I still hurt inside knowing that he chose to leave and did this to us, and I miss him terribly. But we dealt with this torture for the last 3 years of our 7 year marriage, and I do NOT want to go through this again. As much as I want him home, I need it to be for the right reasons, or not at all.


----------



## Crankshaw (Jan 12, 2011)

Sound slike he wants to come back, but he needs you to ask him, he doesn't want to be the one to ask, also sounds like he is not getting any where enough sleep.


----------



## Shorty619 (Dec 15, 2010)

I had almost forgotten about coming back to the board. But for those that had kind words for me I wanted to give a very quick update. 

From the last time I posted in Feb of 2011, my husband did end up moving back into our apartment. I started traveling a lot for work in April so he was staying at the apt a lot to take care of the little critters and do some house sitting. By May he was fully moved in. We did end up having a big talk prior to him fully returning. I made it clear to him if we try to make this happen I now have some ground rules. I expressed what MY needs were at this point. And that I needed a husband who was willing to give me honesty and committment. I needed us to be open with each other and be open to communication. In return I was willing to work on changing the things he had previously expressed were bothering him about our marriage. We agreed to periodically review our marriage to see if we were still on the right track on where we were going.

▸ **MATERIAL PROVIDED**
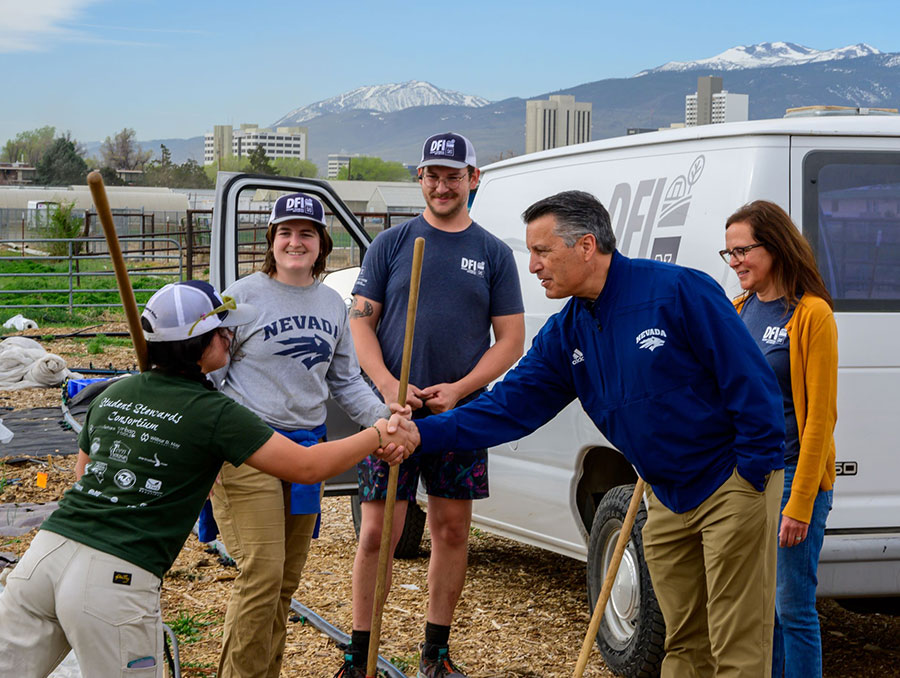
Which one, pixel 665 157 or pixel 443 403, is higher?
pixel 665 157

▸ **TASKS FOR THIS EXERCISE**
- A) From the forum thread about the marriage, reproduce the passage from "I still hurt" to "not at all.".
- B) Translate this sentence from the forum thread about the marriage into Spanish: "We did end up having a big talk prior to him fully returning."
- C) Pick up the forum thread about the marriage after its last sentence and keep writing.

▸ **ANSWERS GIVEN**
- A)
I still hurt inside knowing that he chose to leave and did this to us, and I miss him terribly. But we dealt with this torture for the last 3 years of our 7 year marriage, and I do NOT want to go through this again. As much as I want him home, I need it to be for the right reasons, or not at all.

- B) Al final sí tuvimos una gran conversación antes de que él regresara por completo.

- C)
I'm happy to report that things have been progressively good with us and our marriage. I feel like we opened some windows within our little marriage box, and things just feel so much more breezy. We've had a couple arguments here and there, but nothing like before. I myself feel much more free and not bogged down by angst. I know it has helped to really reunite with old friends and family and regain that part of me that I had lost. And being able to let go of all these insecurities I know were a big part of what was putting a huge weight on our marriage, has made me feel infinitely more confident in myself and us. I have periodically touched base with him and asked for us to air out any issues either of us might have, I don't want things to build up as they did for the first part of our relationship as they did, and then explode. He seems more comfortable as well, and more settled into his role as my partner. 

And to take it one step further, just a week and a half ago we went into Escrow on our first home =). I am still a little bit nervous, but very excited about the possibility of our future together....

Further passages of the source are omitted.